Mahlon Hoagland, a molecular biologist who was one of the discoverer of the transfer ribonucleic acid - tRNA. He received a medical degree from Harvard Medical School in 1948. He served as a doctor during the Second World War. When the War ended he returned to Harvard and became researcher in the Huntington Laboratories at the Massachusetts General Hospital in Boston. He worked in the bacteriology and immunology department of Harvard Medical School from 1952 till 1967.
Working together with Paul Zamecnik and Elizabeth Keller he discovered the initial steps of protein synthesis. Two years later in 1958 Hoagland and Zemecnik discovered tRNA. His main input to the laboratory was in his work with amino acid activating enzymes. He noticed that certain enzymes were required to activate amino acids so they could combine with tRNA molecules and eventually be incorporated into new protein molecules. These enzymes were named aminoacyl tRNA synthetases.

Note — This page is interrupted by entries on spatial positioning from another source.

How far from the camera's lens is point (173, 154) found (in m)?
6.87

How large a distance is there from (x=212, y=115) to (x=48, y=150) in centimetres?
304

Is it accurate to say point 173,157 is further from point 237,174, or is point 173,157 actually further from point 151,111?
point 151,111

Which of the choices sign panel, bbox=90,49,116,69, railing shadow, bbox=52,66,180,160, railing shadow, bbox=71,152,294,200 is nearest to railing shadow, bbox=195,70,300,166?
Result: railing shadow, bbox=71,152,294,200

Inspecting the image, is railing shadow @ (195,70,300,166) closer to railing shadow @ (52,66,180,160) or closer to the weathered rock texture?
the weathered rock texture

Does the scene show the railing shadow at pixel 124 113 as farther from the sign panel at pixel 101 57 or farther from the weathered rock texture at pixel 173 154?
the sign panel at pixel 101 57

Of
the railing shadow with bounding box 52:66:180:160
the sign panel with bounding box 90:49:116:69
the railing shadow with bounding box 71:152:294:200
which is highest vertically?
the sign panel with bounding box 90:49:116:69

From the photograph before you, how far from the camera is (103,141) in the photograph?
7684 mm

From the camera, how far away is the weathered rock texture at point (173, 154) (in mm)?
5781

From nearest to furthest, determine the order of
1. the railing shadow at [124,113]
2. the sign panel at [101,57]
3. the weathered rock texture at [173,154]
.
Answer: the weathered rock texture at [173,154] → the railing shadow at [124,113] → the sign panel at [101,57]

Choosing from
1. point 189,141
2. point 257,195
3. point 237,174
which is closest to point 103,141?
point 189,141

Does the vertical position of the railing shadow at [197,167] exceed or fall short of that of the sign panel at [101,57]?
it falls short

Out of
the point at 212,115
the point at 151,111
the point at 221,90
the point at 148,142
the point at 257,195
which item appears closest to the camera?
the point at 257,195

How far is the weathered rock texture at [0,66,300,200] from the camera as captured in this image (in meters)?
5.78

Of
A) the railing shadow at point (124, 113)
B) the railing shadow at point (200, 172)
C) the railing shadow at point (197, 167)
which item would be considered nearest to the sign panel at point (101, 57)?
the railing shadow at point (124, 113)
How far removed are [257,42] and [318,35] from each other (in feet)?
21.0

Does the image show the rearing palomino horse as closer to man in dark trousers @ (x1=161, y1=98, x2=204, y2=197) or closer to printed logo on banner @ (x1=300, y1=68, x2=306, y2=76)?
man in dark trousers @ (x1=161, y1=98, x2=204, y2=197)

In 1957 Hoagland moved to Cambridge where he worked for a year with Crick at Cambridge University. Working together they tried to explain the genetic code.
He was Associate Professor of Microbiology at Harvard Medical School and in 1967 was appointed professor in the biochemistry department at the Dartmouth Medical School. After 3 years he left Dartmouth and became Director and President of the Worcester Foundation for Experimental Biology in Massachusetts. He retired in 1985.
Mahlon Hoagland was awarded the Franklin Medal for life science. He was a member of the American Academy of Arts and Sciences and the US National Academy of Sciences. He died on September 19, 2009.